The United Nations Commission for Narcotic Drugs has voted to reclassify cannabis’ status under the 1961 Single Convention on Narcotic Drugs and remove medical cannabis from Schedule IV, the New York Times reports.
The decision will not have an immediate impact on loosening international controls over cannabis criminalization, but the recognition could lead U.N. member states to reconsider how cannabis is classified under their own drug laws.

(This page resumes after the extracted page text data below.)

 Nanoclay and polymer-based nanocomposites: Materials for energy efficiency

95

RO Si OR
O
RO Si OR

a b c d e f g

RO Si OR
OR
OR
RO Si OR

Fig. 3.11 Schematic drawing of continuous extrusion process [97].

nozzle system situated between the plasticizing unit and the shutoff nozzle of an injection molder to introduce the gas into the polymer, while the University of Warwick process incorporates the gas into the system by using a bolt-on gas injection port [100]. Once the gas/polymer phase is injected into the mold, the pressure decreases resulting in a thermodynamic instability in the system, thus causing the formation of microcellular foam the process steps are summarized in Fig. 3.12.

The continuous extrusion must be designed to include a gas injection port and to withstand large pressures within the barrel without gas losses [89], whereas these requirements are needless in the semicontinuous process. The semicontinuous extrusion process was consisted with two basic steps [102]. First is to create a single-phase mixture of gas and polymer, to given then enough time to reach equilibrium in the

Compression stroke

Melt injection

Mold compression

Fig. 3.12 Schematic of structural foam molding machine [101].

The move was favored by the U.S. and most European nations but was opposed by China, Egypt, Nigeria, Pakistan, and Russia.
A 2018 report by the International Drug Policy Consortium found that the U.N.’s “war on drugs” has not reduced the rates of drug use but has negatively affected human rights, health, security, and development around the world. Specifically, the report argues that the last decade of drug law enforcement led to heightened violence against police and civilians and the mass incarceration of otherwise innocent people.

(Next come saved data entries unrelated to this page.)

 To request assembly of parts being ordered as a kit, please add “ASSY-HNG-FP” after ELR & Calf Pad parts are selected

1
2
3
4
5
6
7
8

A 2017 report from the U.N. International Narcotics Control Board pointed out that nations that have allowed cannabis legalization or relaxed cannabis laws – including the U.S., Uruguay, the Netherlands, Jamaica, and Canada – were in violation of international treaties. That same year the U.N. and World Health Organization called for reviewing the laws for drug possession or personal use.
Last year, the W.H.O. recommended that cannabis and THC be rescheduled from Schedule IV – akin to heroin – and added to Schedule I, while removing CBD from the schedule entirely.